[Excerpt to read Boundary: Start]

There are now 45 confirmed COVID-19 cases in Aboriginal and Torres Strait Islander communities in Victoria, up eight on the 37 cases recorded late last week. 

Victorian Aboriginal Community Controlled Health Organisation (VACCHO) CEO Jill Gallagher AO said the latest figures were worrying and called for more funding to flow directly to the ACCOs on the frontlines of providing support.

“New data from the Department of Health and Human Services shows a spike in COVID-19 cases in Melton, Brimbank and Hume local government areas,” Ms Gallagher said. 

“Almost two-thirds of cases are female with more than half of cases in the 15-44 age group which shows that young people are not immune from this virus.

“These numbers are extremely serious, particularly as we are starting to see infections in rural areas, and in spikes in some LGAs.” 

Ms Gallagher said Communities have done a great job and made a huge effort keeping numbers low up to this point.

She said she understood that people were feeling frustrated by the lock-down measures in metropolitan Melbourne and Mitchell Shire, but Communities needed to get on top of this virus quickly otherwise cases would continue to escalate.

[Excerpt to read Boundary: End]

Answer these questions from the report on COVID-19 cases in Victoria's Aboriginal and Torres Strait Islander communities:
(a) How many cases had been recorded late last week?
(b) Which three local government areas show a spike in cases?
(c) Where are the lock-down measures that people feel frustrated by?

[Data for analysis Boundary: Start]

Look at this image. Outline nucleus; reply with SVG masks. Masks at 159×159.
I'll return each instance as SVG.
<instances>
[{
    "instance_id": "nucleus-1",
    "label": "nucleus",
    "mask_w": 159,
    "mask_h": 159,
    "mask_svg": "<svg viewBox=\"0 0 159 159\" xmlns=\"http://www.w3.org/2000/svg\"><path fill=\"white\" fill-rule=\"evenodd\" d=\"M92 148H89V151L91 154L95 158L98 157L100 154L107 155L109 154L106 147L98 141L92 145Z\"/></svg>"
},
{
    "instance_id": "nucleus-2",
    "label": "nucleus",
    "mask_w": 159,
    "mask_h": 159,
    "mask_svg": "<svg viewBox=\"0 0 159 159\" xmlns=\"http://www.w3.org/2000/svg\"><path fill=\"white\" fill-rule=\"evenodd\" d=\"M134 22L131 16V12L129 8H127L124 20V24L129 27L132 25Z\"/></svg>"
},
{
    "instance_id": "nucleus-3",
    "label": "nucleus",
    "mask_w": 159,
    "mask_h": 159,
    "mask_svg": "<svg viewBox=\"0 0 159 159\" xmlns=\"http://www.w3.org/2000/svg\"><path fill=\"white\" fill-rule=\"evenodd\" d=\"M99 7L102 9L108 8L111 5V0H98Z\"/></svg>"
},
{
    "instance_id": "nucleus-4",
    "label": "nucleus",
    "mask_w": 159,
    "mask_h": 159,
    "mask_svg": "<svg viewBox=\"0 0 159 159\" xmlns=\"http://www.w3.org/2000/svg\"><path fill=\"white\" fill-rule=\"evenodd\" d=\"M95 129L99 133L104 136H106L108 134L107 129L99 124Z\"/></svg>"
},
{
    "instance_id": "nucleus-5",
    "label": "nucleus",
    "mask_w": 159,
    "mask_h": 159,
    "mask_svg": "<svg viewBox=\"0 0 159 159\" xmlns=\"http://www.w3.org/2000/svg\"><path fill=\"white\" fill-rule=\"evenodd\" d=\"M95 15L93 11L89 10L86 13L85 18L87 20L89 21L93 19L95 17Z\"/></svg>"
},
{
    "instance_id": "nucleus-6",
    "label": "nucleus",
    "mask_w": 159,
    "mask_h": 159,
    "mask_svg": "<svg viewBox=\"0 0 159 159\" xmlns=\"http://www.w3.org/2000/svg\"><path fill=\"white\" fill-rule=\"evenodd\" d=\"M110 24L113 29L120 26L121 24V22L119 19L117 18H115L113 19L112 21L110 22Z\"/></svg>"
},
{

[Data for analysis Boundary: End]

Answer for this exercise —
(a) 37 cases.
(b) Melton, Brimbank and Hume.
(c) Metropolitan Melbourne and Mitchell Shire.